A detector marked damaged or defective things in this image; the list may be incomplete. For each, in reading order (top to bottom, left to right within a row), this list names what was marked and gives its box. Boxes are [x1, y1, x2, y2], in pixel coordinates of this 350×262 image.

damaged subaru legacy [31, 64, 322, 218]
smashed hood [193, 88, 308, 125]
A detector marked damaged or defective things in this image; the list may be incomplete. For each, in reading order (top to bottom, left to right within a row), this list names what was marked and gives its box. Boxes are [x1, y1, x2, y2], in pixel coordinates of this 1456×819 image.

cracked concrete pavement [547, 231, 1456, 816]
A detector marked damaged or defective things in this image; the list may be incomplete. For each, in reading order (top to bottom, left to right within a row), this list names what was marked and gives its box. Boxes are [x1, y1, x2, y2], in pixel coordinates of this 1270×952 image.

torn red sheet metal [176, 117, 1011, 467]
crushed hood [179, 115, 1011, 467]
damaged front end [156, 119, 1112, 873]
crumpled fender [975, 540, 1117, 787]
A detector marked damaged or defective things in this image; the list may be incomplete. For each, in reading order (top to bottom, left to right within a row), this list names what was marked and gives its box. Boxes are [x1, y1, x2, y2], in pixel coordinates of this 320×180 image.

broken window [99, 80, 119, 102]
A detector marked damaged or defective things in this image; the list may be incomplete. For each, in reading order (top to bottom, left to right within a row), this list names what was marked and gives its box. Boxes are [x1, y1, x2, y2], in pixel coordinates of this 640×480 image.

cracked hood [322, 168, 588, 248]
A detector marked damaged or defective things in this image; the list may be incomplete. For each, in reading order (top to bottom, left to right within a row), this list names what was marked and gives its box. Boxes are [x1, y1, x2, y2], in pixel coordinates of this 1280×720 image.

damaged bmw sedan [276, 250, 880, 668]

### Objective:
Please extract the stretch of the data above that runs from the line containing "this 320×180 image." through the end of the data, reproducing every line unchanged.

### Solution:
A detector marked damaged or defective things in this image; the list may be incomplete. For each, in reading order (top to bottom, left to right within a row), this list names what was marked and gives its box. Boxes are [x1, y1, x2, y2], in pixel coordinates of this 320×180 image.

broken window [99, 80, 119, 102]
A detector marked damaged or defective things in this image; the list may be incomplete. For each, in reading order (top to bottom, left to right within a row), this list names what was marked and gives its box. Boxes are [x1, y1, x2, y2], in pixel coordinates of this 640×480 image.

cracked hood [322, 168, 588, 248]
A detector marked damaged or defective things in this image; the list may be incomplete. For each, in reading order (top to bottom, left to right within a row), this list names what was marked and gives its box. Boxes are [x1, y1, x2, y2], in pixel coordinates of this 1280×720 image.

damaged bmw sedan [276, 250, 880, 668]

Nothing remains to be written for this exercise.